Internal Power Domains

Most of the devices in an SoC have independent power control that can be turned on or off to reduce power consumption. But there is a significant amount of static current leakage that can’t be controlled only using device power management. To solve this problem, SoCs normally are divided into several regions grouping devices that are generally used together, so that an unused region can be completely powered off to eliminate this leakage. These regions are called “power domains”, can be present in a hierarchy and can be nested.

External Power Domains

Devices external to a SoC can be powered from sources other than the main power source of the SoC. These external sources are typically a switch, a regulator, or a dedicated power IC. Multiple devices can be powered from the same source, and this grouping of devices is typically called a “power domain”.
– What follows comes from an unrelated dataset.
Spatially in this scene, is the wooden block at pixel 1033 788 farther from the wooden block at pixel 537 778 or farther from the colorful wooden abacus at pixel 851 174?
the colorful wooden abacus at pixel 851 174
Placing devices on power domains can be done for a variety of reasons, including to enable devices with high power consumption in low power mode to be completely turned off when not in use.

Implementation guidelines

In a first place, a device that acts as a power domain needs to declare compatible with power-domain. Taking Power domain work flow as example, the following code defines a domain called gpio_domain.
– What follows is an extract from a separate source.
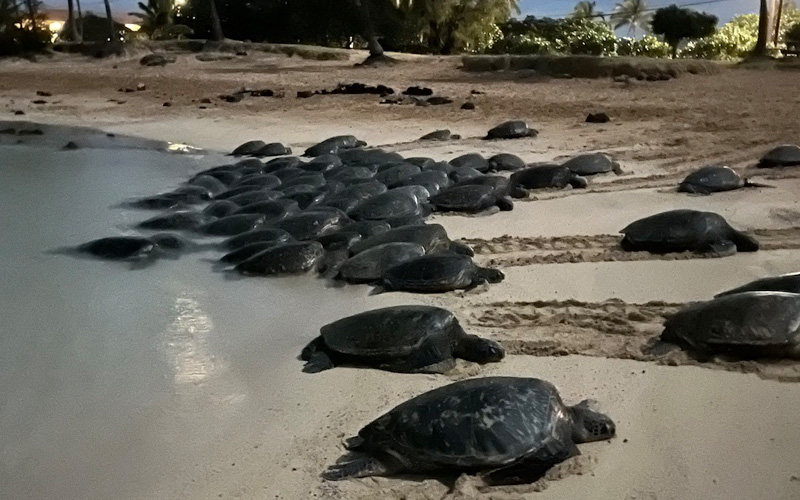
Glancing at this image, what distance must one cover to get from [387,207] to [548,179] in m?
1.65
gpio_domain: gpio_domain@4 {
        compatible = "power-domain";
        ...
};

A power domain needs to implement the PM action callback used by the PM subsystem to turn devices on and off.

static int mydomain_pm_action(const struct device *dev,
                           enum pm_device_action *action)
{
    switch (action) {
    case PM_DEVICE_ACTION_RESUME:
        /* resume the domain */
        ...
        /* notify children domain is now powered */
        pm_device_children_action_run(dev, PM_DEVICE_ACTION_TURN_ON, NULL);
        break;
    case PM_DEVICE_ACTION_SUSPEND:
        /* notify children domain is going down */
        pm_device_children_action_run(dev, PM_DEVICE_ACTION_TURN_OFF, NULL);
        /* suspend the domain */
        ...
        break;
    case PM_DEVICE_ACTION_TURN_ON:
        /* turn on the domain (e.g. setup control pins to disabled) */
        ...
        break;
    case PM_DEVICE_ACTION_TURN_OFF:
        /* turn off the domain (e.g. reset control pins to default state) */
        ...
        break;
    default:
        return -ENOTSUP;
    }

    return 0;
}

Devices belonging to this device can be declared referring it in the power-domain node’s property. The example below declares devices gpio0 and gpio1 belonging to domain gpio_domain`.

&gpio0 {
        compatible = "zephyr,gpio-emul";
        gpio-controller;
        power-domains = <&gpio_domain>;
};

&gpio1 {
        compatible = "zephyr,gpio-emul";
        gpio-controller;
        power-domains = <&gpio_domain>;
};

All devices under a domain will be notified when the domain changes state. These notifications are sent as actions in the device PM action callback and can be used by them to do any additional work required. They can safely be ignored though.

static int mydev_pm_action(const struct device *dev,
                           enum pm_device_action *action)
{
    switch (action) {
    case PM_DEVICE_ACTION_SUSPEND:
        /* suspend the device */
        ...
        break;
    case PM_DEVICE_ACTION_RESUME:
        /* resume the device */
        ...
        break;
    case PM_DEVICE_ACTION_TURN_ON:
        /* configure the device into low power mode */
        ...
        break;
    case PM_DEVICE_ACTION_TURN_OFF:
        /* prepare the device for power down */
        ...
        break;
    default:
        return -ENOTSUP;
    }

    return 0;
}

Note

It is responsibility of driver or the application to set the domain as “wakeup” source if a device depending on it is used as “wakeup” source.